**PASSAGE TO READ:**
* BEGIN *

[SystemSafety] Agile methods

Tue Sep 3 15:33:55 CEST 2013

>From the number of responses to the question on the use of "agile" methods in our domain, I assume that there is a fair amount of interest in the possibility.
I have not used recent "agile" methods, but as a manager of teams of developers, I had experience over several years in using - and, indeed, developing - an early forerunner to what is now called 'agile'. So I'll report on some of my key experiences and offer a few thoughts based on them.

Having done my reporting and offered my thoughts, I see that I have written rather a lengthy discourse. Sorry for that, but I hope that a few of you follow it through.

Initial consideration suggests that it is improbable that agile methods would be deemed suitable for safety-related applications.

* END *

**WHAT NEEDS TO BE DONE:**
Using the agile methods post above, mark each statement yes or no, quoting the words that decide it. 1. The writer managed teams of developers. 2. The writer helped develop an early forerunner of agile. 3. The writer's first view is that agile methods would likely be judged suitable for safety-related applications.

**ENTRIES PROVIDED:**

* BEGIN *

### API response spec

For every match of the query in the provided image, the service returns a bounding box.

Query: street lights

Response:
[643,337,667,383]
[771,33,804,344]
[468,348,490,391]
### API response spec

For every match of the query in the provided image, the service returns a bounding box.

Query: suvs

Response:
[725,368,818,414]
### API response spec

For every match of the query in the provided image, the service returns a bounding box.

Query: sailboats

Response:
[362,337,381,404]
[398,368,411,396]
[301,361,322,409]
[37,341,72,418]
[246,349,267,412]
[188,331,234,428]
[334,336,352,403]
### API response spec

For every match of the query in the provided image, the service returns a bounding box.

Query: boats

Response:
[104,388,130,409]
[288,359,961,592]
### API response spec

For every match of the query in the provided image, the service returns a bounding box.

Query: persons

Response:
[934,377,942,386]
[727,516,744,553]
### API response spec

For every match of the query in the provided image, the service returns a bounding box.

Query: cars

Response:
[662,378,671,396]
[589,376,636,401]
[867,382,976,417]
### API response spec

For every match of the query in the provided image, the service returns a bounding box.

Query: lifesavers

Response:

* END *
* BEGIN *

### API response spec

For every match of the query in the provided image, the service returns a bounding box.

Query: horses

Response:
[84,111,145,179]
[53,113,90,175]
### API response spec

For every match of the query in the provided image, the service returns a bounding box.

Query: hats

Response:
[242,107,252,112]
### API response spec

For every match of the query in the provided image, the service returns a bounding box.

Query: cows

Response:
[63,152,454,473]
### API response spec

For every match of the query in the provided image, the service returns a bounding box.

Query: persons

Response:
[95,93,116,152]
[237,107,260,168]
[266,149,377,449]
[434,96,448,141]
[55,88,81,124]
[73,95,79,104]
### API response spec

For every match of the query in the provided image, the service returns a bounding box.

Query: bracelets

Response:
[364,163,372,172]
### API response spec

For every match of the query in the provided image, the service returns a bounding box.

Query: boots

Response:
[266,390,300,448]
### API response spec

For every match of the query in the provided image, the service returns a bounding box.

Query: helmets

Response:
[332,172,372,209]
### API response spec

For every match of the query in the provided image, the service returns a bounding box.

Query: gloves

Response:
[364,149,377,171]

* END *
* BEGIN *

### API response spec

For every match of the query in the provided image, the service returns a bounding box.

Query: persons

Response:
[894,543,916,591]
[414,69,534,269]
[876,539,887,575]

* END *

**RESULT:**
1. Yes: "as a manager of teams of developers"
2. Yes: "and, indeed, developing - an early forerunner to what is now called 'agile'"
3. No: "it is improbable that agile methods would be deemed suitable for safety-related applications"